OBJECTIVE
Duplicate the lines of the material from its first line through the line that contains "108L24 119L38 117L48", leaving the pictures out of your answer.

Collected data:
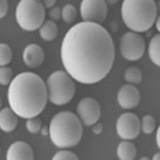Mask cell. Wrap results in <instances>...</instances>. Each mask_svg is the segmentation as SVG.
Here are the masks:
<instances>
[{
    "label": "cell",
    "instance_id": "cell-2",
    "mask_svg": "<svg viewBox=\"0 0 160 160\" xmlns=\"http://www.w3.org/2000/svg\"><path fill=\"white\" fill-rule=\"evenodd\" d=\"M10 108L24 119L38 117L48 102L46 83L34 72H21L8 84Z\"/></svg>",
    "mask_w": 160,
    "mask_h": 160
},
{
    "label": "cell",
    "instance_id": "cell-26",
    "mask_svg": "<svg viewBox=\"0 0 160 160\" xmlns=\"http://www.w3.org/2000/svg\"><path fill=\"white\" fill-rule=\"evenodd\" d=\"M8 11V2L6 0H0V19L6 16Z\"/></svg>",
    "mask_w": 160,
    "mask_h": 160
},
{
    "label": "cell",
    "instance_id": "cell-1",
    "mask_svg": "<svg viewBox=\"0 0 160 160\" xmlns=\"http://www.w3.org/2000/svg\"><path fill=\"white\" fill-rule=\"evenodd\" d=\"M64 71L82 84H95L112 70L116 47L101 24L80 22L64 35L60 47Z\"/></svg>",
    "mask_w": 160,
    "mask_h": 160
},
{
    "label": "cell",
    "instance_id": "cell-16",
    "mask_svg": "<svg viewBox=\"0 0 160 160\" xmlns=\"http://www.w3.org/2000/svg\"><path fill=\"white\" fill-rule=\"evenodd\" d=\"M39 30H40V38L43 41H47V42L56 40L57 36H58V32H59L57 23L51 21V19L45 21Z\"/></svg>",
    "mask_w": 160,
    "mask_h": 160
},
{
    "label": "cell",
    "instance_id": "cell-31",
    "mask_svg": "<svg viewBox=\"0 0 160 160\" xmlns=\"http://www.w3.org/2000/svg\"><path fill=\"white\" fill-rule=\"evenodd\" d=\"M41 134H42V135H43V136H45V135H48V129L46 128V127H45V128H41Z\"/></svg>",
    "mask_w": 160,
    "mask_h": 160
},
{
    "label": "cell",
    "instance_id": "cell-9",
    "mask_svg": "<svg viewBox=\"0 0 160 160\" xmlns=\"http://www.w3.org/2000/svg\"><path fill=\"white\" fill-rule=\"evenodd\" d=\"M116 131L118 136L124 141L135 140L141 132V122L135 113H123L117 119Z\"/></svg>",
    "mask_w": 160,
    "mask_h": 160
},
{
    "label": "cell",
    "instance_id": "cell-24",
    "mask_svg": "<svg viewBox=\"0 0 160 160\" xmlns=\"http://www.w3.org/2000/svg\"><path fill=\"white\" fill-rule=\"evenodd\" d=\"M52 160H80L78 157L71 151H59L57 152Z\"/></svg>",
    "mask_w": 160,
    "mask_h": 160
},
{
    "label": "cell",
    "instance_id": "cell-35",
    "mask_svg": "<svg viewBox=\"0 0 160 160\" xmlns=\"http://www.w3.org/2000/svg\"><path fill=\"white\" fill-rule=\"evenodd\" d=\"M1 105H2V101H1V98H0V110H1Z\"/></svg>",
    "mask_w": 160,
    "mask_h": 160
},
{
    "label": "cell",
    "instance_id": "cell-36",
    "mask_svg": "<svg viewBox=\"0 0 160 160\" xmlns=\"http://www.w3.org/2000/svg\"><path fill=\"white\" fill-rule=\"evenodd\" d=\"M0 153H1V149H0Z\"/></svg>",
    "mask_w": 160,
    "mask_h": 160
},
{
    "label": "cell",
    "instance_id": "cell-11",
    "mask_svg": "<svg viewBox=\"0 0 160 160\" xmlns=\"http://www.w3.org/2000/svg\"><path fill=\"white\" fill-rule=\"evenodd\" d=\"M140 92L132 84H124L120 87L117 94V101L122 108L124 110H132L140 104Z\"/></svg>",
    "mask_w": 160,
    "mask_h": 160
},
{
    "label": "cell",
    "instance_id": "cell-19",
    "mask_svg": "<svg viewBox=\"0 0 160 160\" xmlns=\"http://www.w3.org/2000/svg\"><path fill=\"white\" fill-rule=\"evenodd\" d=\"M12 60V49L8 43H0V68L8 66Z\"/></svg>",
    "mask_w": 160,
    "mask_h": 160
},
{
    "label": "cell",
    "instance_id": "cell-30",
    "mask_svg": "<svg viewBox=\"0 0 160 160\" xmlns=\"http://www.w3.org/2000/svg\"><path fill=\"white\" fill-rule=\"evenodd\" d=\"M155 28H157L158 32H160V18H157V19H155Z\"/></svg>",
    "mask_w": 160,
    "mask_h": 160
},
{
    "label": "cell",
    "instance_id": "cell-20",
    "mask_svg": "<svg viewBox=\"0 0 160 160\" xmlns=\"http://www.w3.org/2000/svg\"><path fill=\"white\" fill-rule=\"evenodd\" d=\"M157 129V122L154 119V117L147 114L144 116L141 120V130L146 135H151L153 131Z\"/></svg>",
    "mask_w": 160,
    "mask_h": 160
},
{
    "label": "cell",
    "instance_id": "cell-13",
    "mask_svg": "<svg viewBox=\"0 0 160 160\" xmlns=\"http://www.w3.org/2000/svg\"><path fill=\"white\" fill-rule=\"evenodd\" d=\"M6 160H34V152L30 144L23 141H16L8 147Z\"/></svg>",
    "mask_w": 160,
    "mask_h": 160
},
{
    "label": "cell",
    "instance_id": "cell-28",
    "mask_svg": "<svg viewBox=\"0 0 160 160\" xmlns=\"http://www.w3.org/2000/svg\"><path fill=\"white\" fill-rule=\"evenodd\" d=\"M42 4H43L45 8H54V5H56V1H54V0H45V2H42Z\"/></svg>",
    "mask_w": 160,
    "mask_h": 160
},
{
    "label": "cell",
    "instance_id": "cell-21",
    "mask_svg": "<svg viewBox=\"0 0 160 160\" xmlns=\"http://www.w3.org/2000/svg\"><path fill=\"white\" fill-rule=\"evenodd\" d=\"M76 17H77V10L73 5L68 4L62 8V19L65 23H72L76 19Z\"/></svg>",
    "mask_w": 160,
    "mask_h": 160
},
{
    "label": "cell",
    "instance_id": "cell-22",
    "mask_svg": "<svg viewBox=\"0 0 160 160\" xmlns=\"http://www.w3.org/2000/svg\"><path fill=\"white\" fill-rule=\"evenodd\" d=\"M13 80V71L8 66L0 68V84L1 86H8L11 81Z\"/></svg>",
    "mask_w": 160,
    "mask_h": 160
},
{
    "label": "cell",
    "instance_id": "cell-6",
    "mask_svg": "<svg viewBox=\"0 0 160 160\" xmlns=\"http://www.w3.org/2000/svg\"><path fill=\"white\" fill-rule=\"evenodd\" d=\"M46 10L39 0H21L16 8V21L25 32L40 29L45 22Z\"/></svg>",
    "mask_w": 160,
    "mask_h": 160
},
{
    "label": "cell",
    "instance_id": "cell-5",
    "mask_svg": "<svg viewBox=\"0 0 160 160\" xmlns=\"http://www.w3.org/2000/svg\"><path fill=\"white\" fill-rule=\"evenodd\" d=\"M48 101L57 106L69 104L75 96V81L64 71L57 70L52 72L46 82Z\"/></svg>",
    "mask_w": 160,
    "mask_h": 160
},
{
    "label": "cell",
    "instance_id": "cell-33",
    "mask_svg": "<svg viewBox=\"0 0 160 160\" xmlns=\"http://www.w3.org/2000/svg\"><path fill=\"white\" fill-rule=\"evenodd\" d=\"M140 160H151V159H149L148 157H142V158H141Z\"/></svg>",
    "mask_w": 160,
    "mask_h": 160
},
{
    "label": "cell",
    "instance_id": "cell-17",
    "mask_svg": "<svg viewBox=\"0 0 160 160\" xmlns=\"http://www.w3.org/2000/svg\"><path fill=\"white\" fill-rule=\"evenodd\" d=\"M148 54L153 62V64L159 66L160 65V35L155 34L153 35L149 45H148Z\"/></svg>",
    "mask_w": 160,
    "mask_h": 160
},
{
    "label": "cell",
    "instance_id": "cell-37",
    "mask_svg": "<svg viewBox=\"0 0 160 160\" xmlns=\"http://www.w3.org/2000/svg\"><path fill=\"white\" fill-rule=\"evenodd\" d=\"M0 132H1V130H0Z\"/></svg>",
    "mask_w": 160,
    "mask_h": 160
},
{
    "label": "cell",
    "instance_id": "cell-8",
    "mask_svg": "<svg viewBox=\"0 0 160 160\" xmlns=\"http://www.w3.org/2000/svg\"><path fill=\"white\" fill-rule=\"evenodd\" d=\"M108 12L107 2L104 0H83L81 2L80 13L83 22L101 24Z\"/></svg>",
    "mask_w": 160,
    "mask_h": 160
},
{
    "label": "cell",
    "instance_id": "cell-7",
    "mask_svg": "<svg viewBox=\"0 0 160 160\" xmlns=\"http://www.w3.org/2000/svg\"><path fill=\"white\" fill-rule=\"evenodd\" d=\"M119 49L120 54L124 59L135 62L143 57L146 51V42L140 34L127 32L119 41Z\"/></svg>",
    "mask_w": 160,
    "mask_h": 160
},
{
    "label": "cell",
    "instance_id": "cell-25",
    "mask_svg": "<svg viewBox=\"0 0 160 160\" xmlns=\"http://www.w3.org/2000/svg\"><path fill=\"white\" fill-rule=\"evenodd\" d=\"M49 17H51V21H53V22L60 19L62 18V8H57V6L52 8L49 10Z\"/></svg>",
    "mask_w": 160,
    "mask_h": 160
},
{
    "label": "cell",
    "instance_id": "cell-27",
    "mask_svg": "<svg viewBox=\"0 0 160 160\" xmlns=\"http://www.w3.org/2000/svg\"><path fill=\"white\" fill-rule=\"evenodd\" d=\"M93 127V132L95 134V135H99V134H101V131H102V129H104V127H102V124L101 123H95L94 125H92Z\"/></svg>",
    "mask_w": 160,
    "mask_h": 160
},
{
    "label": "cell",
    "instance_id": "cell-12",
    "mask_svg": "<svg viewBox=\"0 0 160 160\" xmlns=\"http://www.w3.org/2000/svg\"><path fill=\"white\" fill-rule=\"evenodd\" d=\"M23 62L30 69L40 68L45 60V52L40 45L29 43L23 49Z\"/></svg>",
    "mask_w": 160,
    "mask_h": 160
},
{
    "label": "cell",
    "instance_id": "cell-10",
    "mask_svg": "<svg viewBox=\"0 0 160 160\" xmlns=\"http://www.w3.org/2000/svg\"><path fill=\"white\" fill-rule=\"evenodd\" d=\"M82 124L92 127L99 122L101 116L100 104L93 98H84L77 105V114Z\"/></svg>",
    "mask_w": 160,
    "mask_h": 160
},
{
    "label": "cell",
    "instance_id": "cell-23",
    "mask_svg": "<svg viewBox=\"0 0 160 160\" xmlns=\"http://www.w3.org/2000/svg\"><path fill=\"white\" fill-rule=\"evenodd\" d=\"M25 127H27V130L30 134H38L41 130V128H42V123H41V119H39L38 117L29 118V119H27Z\"/></svg>",
    "mask_w": 160,
    "mask_h": 160
},
{
    "label": "cell",
    "instance_id": "cell-3",
    "mask_svg": "<svg viewBox=\"0 0 160 160\" xmlns=\"http://www.w3.org/2000/svg\"><path fill=\"white\" fill-rule=\"evenodd\" d=\"M83 124L73 112L63 111L51 119L48 135L52 143L58 148H72L80 143L83 134Z\"/></svg>",
    "mask_w": 160,
    "mask_h": 160
},
{
    "label": "cell",
    "instance_id": "cell-15",
    "mask_svg": "<svg viewBox=\"0 0 160 160\" xmlns=\"http://www.w3.org/2000/svg\"><path fill=\"white\" fill-rule=\"evenodd\" d=\"M136 153V146L131 141H122L117 147V157L119 160H134Z\"/></svg>",
    "mask_w": 160,
    "mask_h": 160
},
{
    "label": "cell",
    "instance_id": "cell-4",
    "mask_svg": "<svg viewBox=\"0 0 160 160\" xmlns=\"http://www.w3.org/2000/svg\"><path fill=\"white\" fill-rule=\"evenodd\" d=\"M120 15L130 32H147L152 29L158 18L157 2L154 0H124Z\"/></svg>",
    "mask_w": 160,
    "mask_h": 160
},
{
    "label": "cell",
    "instance_id": "cell-18",
    "mask_svg": "<svg viewBox=\"0 0 160 160\" xmlns=\"http://www.w3.org/2000/svg\"><path fill=\"white\" fill-rule=\"evenodd\" d=\"M124 78L129 84H138L142 81V71L136 66H130L124 73Z\"/></svg>",
    "mask_w": 160,
    "mask_h": 160
},
{
    "label": "cell",
    "instance_id": "cell-34",
    "mask_svg": "<svg viewBox=\"0 0 160 160\" xmlns=\"http://www.w3.org/2000/svg\"><path fill=\"white\" fill-rule=\"evenodd\" d=\"M147 36H149V38L152 36V30H151V32H147Z\"/></svg>",
    "mask_w": 160,
    "mask_h": 160
},
{
    "label": "cell",
    "instance_id": "cell-32",
    "mask_svg": "<svg viewBox=\"0 0 160 160\" xmlns=\"http://www.w3.org/2000/svg\"><path fill=\"white\" fill-rule=\"evenodd\" d=\"M152 160H160V153H155L154 157L152 158Z\"/></svg>",
    "mask_w": 160,
    "mask_h": 160
},
{
    "label": "cell",
    "instance_id": "cell-14",
    "mask_svg": "<svg viewBox=\"0 0 160 160\" xmlns=\"http://www.w3.org/2000/svg\"><path fill=\"white\" fill-rule=\"evenodd\" d=\"M18 117L10 107L0 110V130L5 132H12L17 128Z\"/></svg>",
    "mask_w": 160,
    "mask_h": 160
},
{
    "label": "cell",
    "instance_id": "cell-29",
    "mask_svg": "<svg viewBox=\"0 0 160 160\" xmlns=\"http://www.w3.org/2000/svg\"><path fill=\"white\" fill-rule=\"evenodd\" d=\"M155 140H157V146L160 148V128L157 129V137H155Z\"/></svg>",
    "mask_w": 160,
    "mask_h": 160
}]
</instances>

PROBLEM SOLUTION
Mask cell. Wrap results in <instances>...</instances>. Each mask_svg is the segmentation as SVG.
Here are the masks:
<instances>
[{
    "label": "cell",
    "instance_id": "cell-2",
    "mask_svg": "<svg viewBox=\"0 0 160 160\" xmlns=\"http://www.w3.org/2000/svg\"><path fill=\"white\" fill-rule=\"evenodd\" d=\"M10 108L24 119L38 117L48 102L46 83L34 72H21L8 84Z\"/></svg>",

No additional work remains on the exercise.